NAPLES — During the "Super Bowl" of local events for law enforcement officers, canoe race revelry was cut short Saturday for at least eight people, who ended up behind bars.
Fourth of July and Memorial Day are busy with boat traffic, said Sgt. David Bruening of the Collier County Sheriff's Office marine unit, but the annual Great Dock Canoe Race "is our Super Bowl."
From marijuana possession to boating under the influence, law enforcement agencies ran a tight ship in curbing illegal activities Saturday. Last year, four arrests were made related to the races, all but one for boating under the influence.
The event, which began Saturday afternoon with canoeing contests in Naples Bay and ended with camping and parties on the southern end of Keewaydin Island, is an exercise in interagency coordination.
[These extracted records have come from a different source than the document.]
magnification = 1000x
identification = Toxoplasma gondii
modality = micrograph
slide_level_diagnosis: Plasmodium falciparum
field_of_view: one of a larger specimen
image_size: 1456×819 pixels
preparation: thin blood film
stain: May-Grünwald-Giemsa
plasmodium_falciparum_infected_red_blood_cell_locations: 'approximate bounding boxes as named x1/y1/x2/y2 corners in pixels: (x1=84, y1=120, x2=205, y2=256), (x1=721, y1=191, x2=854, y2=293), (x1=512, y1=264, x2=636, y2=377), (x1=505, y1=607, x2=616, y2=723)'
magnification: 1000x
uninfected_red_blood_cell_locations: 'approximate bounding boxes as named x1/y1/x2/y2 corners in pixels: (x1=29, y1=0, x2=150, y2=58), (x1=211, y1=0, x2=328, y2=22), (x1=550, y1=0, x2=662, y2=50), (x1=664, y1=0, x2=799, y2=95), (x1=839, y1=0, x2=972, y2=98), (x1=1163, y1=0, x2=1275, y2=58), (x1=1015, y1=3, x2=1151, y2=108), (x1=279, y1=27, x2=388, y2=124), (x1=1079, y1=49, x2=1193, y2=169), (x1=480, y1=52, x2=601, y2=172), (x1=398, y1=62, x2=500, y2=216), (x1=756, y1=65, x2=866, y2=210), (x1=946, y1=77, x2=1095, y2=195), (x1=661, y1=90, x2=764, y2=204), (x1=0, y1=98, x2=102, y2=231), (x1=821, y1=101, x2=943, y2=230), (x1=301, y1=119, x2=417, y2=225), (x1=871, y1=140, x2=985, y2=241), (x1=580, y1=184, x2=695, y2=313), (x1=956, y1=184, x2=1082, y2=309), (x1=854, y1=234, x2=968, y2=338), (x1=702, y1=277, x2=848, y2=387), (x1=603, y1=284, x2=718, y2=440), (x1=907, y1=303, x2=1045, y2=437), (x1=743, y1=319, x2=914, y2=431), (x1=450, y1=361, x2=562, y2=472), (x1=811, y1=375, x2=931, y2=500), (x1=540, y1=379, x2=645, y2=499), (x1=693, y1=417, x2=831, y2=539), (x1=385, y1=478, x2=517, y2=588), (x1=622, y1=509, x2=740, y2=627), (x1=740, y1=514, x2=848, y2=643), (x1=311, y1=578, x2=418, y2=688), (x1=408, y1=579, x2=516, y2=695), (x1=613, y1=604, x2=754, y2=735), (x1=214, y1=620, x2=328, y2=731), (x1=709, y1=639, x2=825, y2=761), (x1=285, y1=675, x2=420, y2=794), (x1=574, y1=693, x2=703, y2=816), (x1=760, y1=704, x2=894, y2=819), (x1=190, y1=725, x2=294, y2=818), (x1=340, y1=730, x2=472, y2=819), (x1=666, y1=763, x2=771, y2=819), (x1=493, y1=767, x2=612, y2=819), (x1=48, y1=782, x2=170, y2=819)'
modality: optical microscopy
The Sheriff's Office teamed with the Florida Fish and Wildlife Conservation Commission and the Coast Guard to monitor open waters while Naples police patrolled the bay.
Two boating under the influence arrests were made Saturday. Other charges faced by revelers included battery, obstruction of justice and disorderly conduct.
Additional details about the arrests weren't immediately available.
Post-race parties on Keewaydin can attract 550 to 850 boats and 5,000 people or more.
With that knowledge, Bruening said, marine unit officers tried to make themselves visible in the weeks leading up to the race as a warning to would-be drunken boat operators. The Sheriff's Office made plans to post about 40 deputies Saturday on or around the island.
It's not just the actions of regular fun-seekers that are under scrutiny at the races.
Last year, an anonymous complainant alleged in a letter to Sheriff Kevin Rambosk that two off-duty Collier deputies encouraged women to remove their shirts. An internal investigation concluded the allegations weren't sustained, citing insufficient evidence to prove or disprove them.
The two off-duty deputies in question were at the 2011 races and openly consuming alcohol, the investigation found, but their actions did not "rise to a violation of policy," according to a June 2011 memo to the sheriff.
However, the internal investigator suggested one of the men "may want to reflect on his off-duty actions especially when attending functions where he may be publicly scrutinized." There was no such similar comment for the second deputy.
Bruening said there's no list of what conduct is appropriate for deputies at the races, and that agency policy dictates.
Still, the message is clear, he added.
"We're not out there to have a good time, (but to) keep people safe and enforce the law. It's not a weekend at the beach for you."